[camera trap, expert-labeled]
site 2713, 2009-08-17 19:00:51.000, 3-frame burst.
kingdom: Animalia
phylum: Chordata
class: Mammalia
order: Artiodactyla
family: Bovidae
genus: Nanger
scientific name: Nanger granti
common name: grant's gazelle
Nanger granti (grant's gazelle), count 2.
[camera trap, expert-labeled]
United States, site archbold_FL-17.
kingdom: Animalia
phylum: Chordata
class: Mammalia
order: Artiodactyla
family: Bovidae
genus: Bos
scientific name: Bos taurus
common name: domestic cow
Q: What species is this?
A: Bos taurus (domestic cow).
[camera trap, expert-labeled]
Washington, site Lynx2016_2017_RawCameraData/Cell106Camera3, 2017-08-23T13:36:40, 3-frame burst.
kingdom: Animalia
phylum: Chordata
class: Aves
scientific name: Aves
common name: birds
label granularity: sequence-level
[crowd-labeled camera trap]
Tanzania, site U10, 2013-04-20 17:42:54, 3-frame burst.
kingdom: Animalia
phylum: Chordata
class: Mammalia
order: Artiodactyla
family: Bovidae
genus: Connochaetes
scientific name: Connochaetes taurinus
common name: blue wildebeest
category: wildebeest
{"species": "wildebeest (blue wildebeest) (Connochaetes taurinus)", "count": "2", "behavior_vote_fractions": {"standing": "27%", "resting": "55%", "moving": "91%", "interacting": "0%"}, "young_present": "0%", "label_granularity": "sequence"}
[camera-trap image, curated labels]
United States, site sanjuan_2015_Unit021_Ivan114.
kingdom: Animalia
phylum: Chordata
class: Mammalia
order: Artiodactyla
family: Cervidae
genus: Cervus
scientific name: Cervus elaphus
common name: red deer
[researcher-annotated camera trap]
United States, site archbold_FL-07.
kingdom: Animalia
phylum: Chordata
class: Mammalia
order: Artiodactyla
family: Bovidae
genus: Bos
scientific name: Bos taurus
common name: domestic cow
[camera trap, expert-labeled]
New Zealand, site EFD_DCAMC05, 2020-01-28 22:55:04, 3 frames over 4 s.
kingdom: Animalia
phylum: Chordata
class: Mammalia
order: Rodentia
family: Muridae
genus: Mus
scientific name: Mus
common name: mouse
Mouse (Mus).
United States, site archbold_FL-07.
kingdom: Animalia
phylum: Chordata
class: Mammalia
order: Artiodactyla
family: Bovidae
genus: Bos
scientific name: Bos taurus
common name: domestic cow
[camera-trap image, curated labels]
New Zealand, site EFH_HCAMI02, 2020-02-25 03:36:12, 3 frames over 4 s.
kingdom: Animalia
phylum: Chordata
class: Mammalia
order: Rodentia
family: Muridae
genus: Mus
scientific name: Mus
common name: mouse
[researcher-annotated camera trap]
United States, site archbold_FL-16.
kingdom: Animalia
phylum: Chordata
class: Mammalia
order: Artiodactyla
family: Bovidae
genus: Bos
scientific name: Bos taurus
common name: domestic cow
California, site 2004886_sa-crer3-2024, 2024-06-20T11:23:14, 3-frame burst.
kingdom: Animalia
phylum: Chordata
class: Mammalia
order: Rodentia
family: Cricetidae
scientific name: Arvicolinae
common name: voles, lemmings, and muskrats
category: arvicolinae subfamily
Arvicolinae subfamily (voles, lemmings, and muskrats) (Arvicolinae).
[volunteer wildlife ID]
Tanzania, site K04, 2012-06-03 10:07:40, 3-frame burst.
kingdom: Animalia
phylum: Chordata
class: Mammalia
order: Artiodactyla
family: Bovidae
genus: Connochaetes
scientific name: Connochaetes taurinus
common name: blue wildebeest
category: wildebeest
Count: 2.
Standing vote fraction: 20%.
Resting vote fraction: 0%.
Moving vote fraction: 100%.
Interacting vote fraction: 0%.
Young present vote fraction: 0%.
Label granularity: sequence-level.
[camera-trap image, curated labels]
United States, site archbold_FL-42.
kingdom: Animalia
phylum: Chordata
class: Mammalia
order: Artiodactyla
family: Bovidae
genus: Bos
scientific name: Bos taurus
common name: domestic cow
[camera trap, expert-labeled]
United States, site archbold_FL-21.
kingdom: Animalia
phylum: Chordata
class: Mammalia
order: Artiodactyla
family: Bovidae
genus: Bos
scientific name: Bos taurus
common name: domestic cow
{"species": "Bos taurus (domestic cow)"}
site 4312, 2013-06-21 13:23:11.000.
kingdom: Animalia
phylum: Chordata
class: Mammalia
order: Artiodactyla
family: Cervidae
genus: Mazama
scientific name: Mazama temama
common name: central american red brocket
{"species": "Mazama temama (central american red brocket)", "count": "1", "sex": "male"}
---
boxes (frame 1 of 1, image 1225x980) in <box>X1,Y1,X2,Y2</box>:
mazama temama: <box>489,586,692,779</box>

——————

■ **What you are asked to do**
In the data above, find the line that contains "scientific name: Nanger granti", then reproduce exactly every line from the first line through that line.

■ **Result for this task**
[camera trap, expert-labeled]
site 2713, 2009-08-17 19:00:51.000, 3-frame burst.
kingdom: Animalia
phylum: Chordata
class: Mammalia
order: Artiodactyla
family: Bovidae
genus: Nanger
scientific name: Nanger granti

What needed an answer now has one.